On 29 Apr 2025, at 21:22, Ilya Maximets wrote:

> Currently we're only tracking the last refresh time and perform
> reconciliation of non-active connections on every refresh.  This is
> causing issues in large clusters when tunnels are added sequentially.
> Consider the following example:
>
>  1. Tun-1 added -> refresh()
>     -> Tun-1: adding 'in' and starting 'out'.
>
>  2. Tun-2 added -> refresh()
>     -> Tun-2: adding 'in' and starting 'out'.
>     -> Tun-1: The other side didn't have time to initiate the 'in'
>               connection yet, so it is not active.  But we see that
>               it's not active and trying to start it.
>
>  3. Tun-3 added -> refresh()
>     -> Tun-3: adding 'in' and starting 'out'.
>     -> Tun-2: The other side didn't have time to initiate the 'in'
>               connection yet, so it is not active.  But we see that
>               it's not active and trying to start it.
>     -> Tun-1: The connection still had no time to become active, but
>               we declare it 'defunct' and re-creating.
>
> Behavior above is specific to Libreswan 4.  Libreswan 5 will report
> UP connections as active in most cases, so they will not be marked
> as defunct, but they will still be started quickly after addition
> when it is not needed.
>
> This creates unnecessary churn in the cluster and puts Libreswan into
> an uncomfortable position where crossing stream issues (where both
> sides are trying to establish the same connection at the same time)
> are far more likely.
>
> Fix that by specifically tracking time between reconciliation attempts
> instead of just the last time we refreshed for any reason.  This should
> make ovs-monitor-ipsec to actually wait for the reconciliation interval
> before attempting to repair connections and give Libreswan a decent
> amount of time to process the changes and try to establish connections
> normally.

Thanks for the patch, Ilya. It looks technically fine; however, I have
one concern/question.

● ● ● ●

JOB:
Write the next part of the mailing-list reply about the ovs-monitor-ipsec reconciliation patch, starting right after its last sentence.

DATA EXTRACT:
● ● ● ●

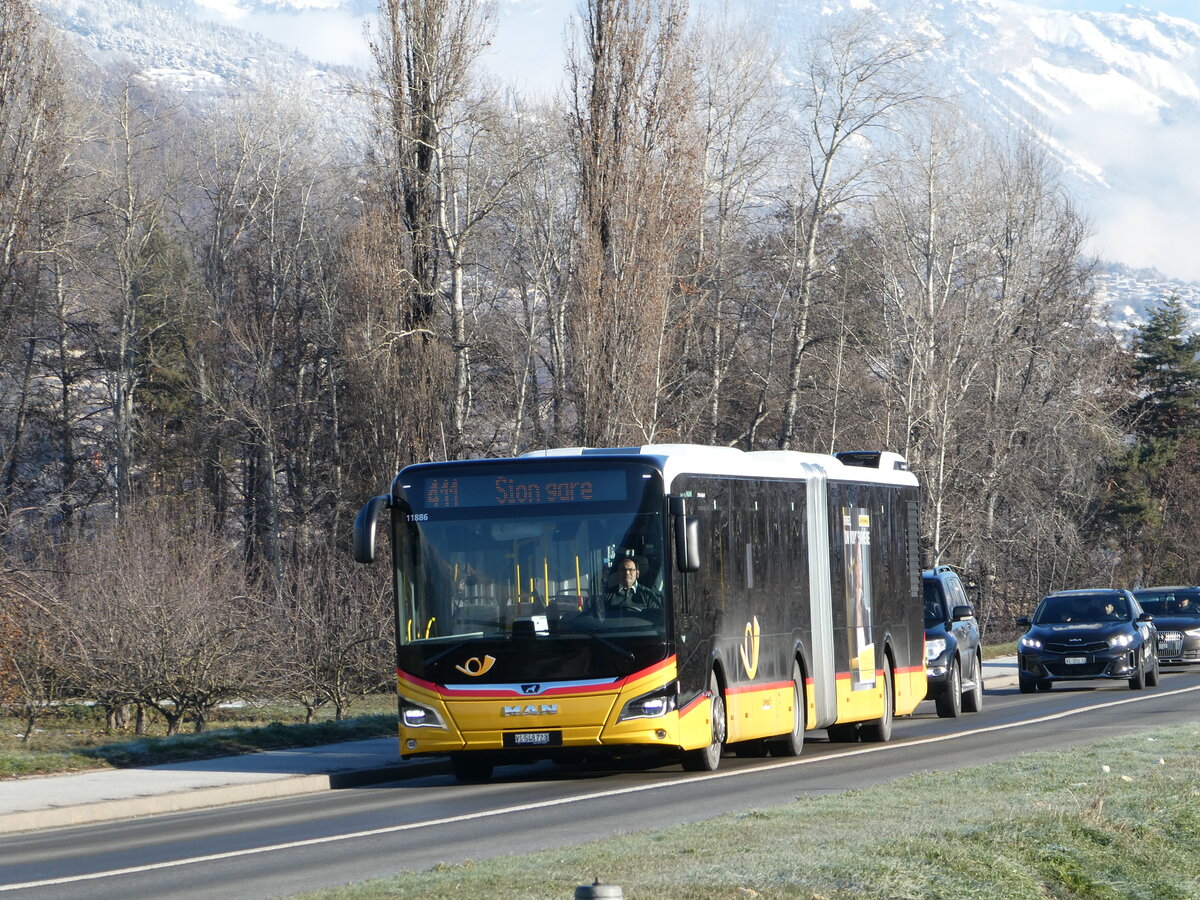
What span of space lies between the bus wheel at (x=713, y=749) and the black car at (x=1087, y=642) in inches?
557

● ● ● ●

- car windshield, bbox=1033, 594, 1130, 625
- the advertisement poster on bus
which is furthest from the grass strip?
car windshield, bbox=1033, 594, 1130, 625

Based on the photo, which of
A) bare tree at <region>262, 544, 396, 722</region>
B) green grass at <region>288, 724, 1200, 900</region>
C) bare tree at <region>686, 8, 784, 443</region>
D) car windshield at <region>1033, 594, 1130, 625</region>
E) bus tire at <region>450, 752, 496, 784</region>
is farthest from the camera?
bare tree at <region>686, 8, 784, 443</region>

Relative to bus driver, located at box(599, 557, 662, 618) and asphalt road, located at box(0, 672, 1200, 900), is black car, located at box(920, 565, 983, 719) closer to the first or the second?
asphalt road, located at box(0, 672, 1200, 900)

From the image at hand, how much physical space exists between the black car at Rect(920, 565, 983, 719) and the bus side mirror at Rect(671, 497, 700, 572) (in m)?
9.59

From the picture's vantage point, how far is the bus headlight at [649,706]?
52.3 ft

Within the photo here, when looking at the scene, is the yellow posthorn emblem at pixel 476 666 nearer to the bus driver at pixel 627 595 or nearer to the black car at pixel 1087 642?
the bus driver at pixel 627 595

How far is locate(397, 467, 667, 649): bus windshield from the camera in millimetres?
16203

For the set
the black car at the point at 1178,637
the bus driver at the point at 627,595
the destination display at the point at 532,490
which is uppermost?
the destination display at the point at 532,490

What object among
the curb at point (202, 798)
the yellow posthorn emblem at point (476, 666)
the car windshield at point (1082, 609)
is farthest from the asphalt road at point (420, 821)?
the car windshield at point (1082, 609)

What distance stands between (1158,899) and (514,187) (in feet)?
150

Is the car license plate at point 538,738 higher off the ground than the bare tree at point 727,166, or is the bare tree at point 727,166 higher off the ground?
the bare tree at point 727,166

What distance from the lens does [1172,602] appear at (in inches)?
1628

● ● ● ●

RESULT:
Since last_reconciliation isn't updated when a new connection is added,
reconciliation could still happen immediately afterward if the interval
has already elapsed, potentially leading to premature teardown. Or did
I miss something?

Cheers,

Eelco

> Fixes: 25a301822e0d ("ipsec: libreswan: Reconcile missing connections 
> periodically.")
> Reported-at: https://issues.redhat.com/browse/FDP-1364
> Signed-off-by: Ilya Maximets <i.maxim...@ovn.org>
> ---
>  ipsec/ovs-monitor-ipsec.in | 27 +++++++----
>  tests/system-ipsec.at      | 94 ++++++++++++++++++++++++++++++++++++++
>  2 files changed, 112 insertions(+), 9 deletions(-)
>
> diff --git a/ipsec/ovs-monitor-ipsec.in b/ipsec/ovs-monitor-ipsec.in
> index 7309bdf3c..53111a7c8 100755
> --- a/ipsec/ovs-monitor-ipsec.in
> +++ b/ipsec/ovs-monitor-ipsec.in
> @@ -515,7 +515,7 @@ conn prevent_unencrypted_vxlan
>          self.IPSEC_CTL = libreswan_root_prefix + ipsec_ctl
>          self.conf_file = None
>          self.conns_not_active = set()
> -        self.last_refresh = time.time()
> +        self.last_reconciliation = time.time()
>          self.secrets_file = None
>          self.use_default_conn = self.IPSEC_CONF == self.ROOT_IPSEC_CONF
>          self.use_default_crypto = args.use_default_crypto
> @@ -656,6 +656,10 @@ conn prevent_unencrypted_vxlan
>                      set(loaded_conns.keys()) | \
>                      set(active_conns.keys())
>
> +        reconcile = False
> +        if time.time() - self.last_reconciliation >= RECONCILIATION_INTERVAL:
> +            reconcile = True
> +
>          for name in all_names:
>              desired = set(self.get_conn_names(monitor, name))
>              loaded = set(loaded_conns.get(name, dict()).keys())
> @@ -663,11 +667,13 @@ conn prevent_unencrypted_vxlan
>
>              # Untrack connections that became active.
>              self.conns_not_active.difference_update(active)
> -            # Remove connections that didn't become active after --start
> -            # and another explicit --up.
> -            for conn in self.conns_not_active & loaded:
> -                self._delete_ipsec_connection(conn, "is defunct")
> -                loaded.remove(conn)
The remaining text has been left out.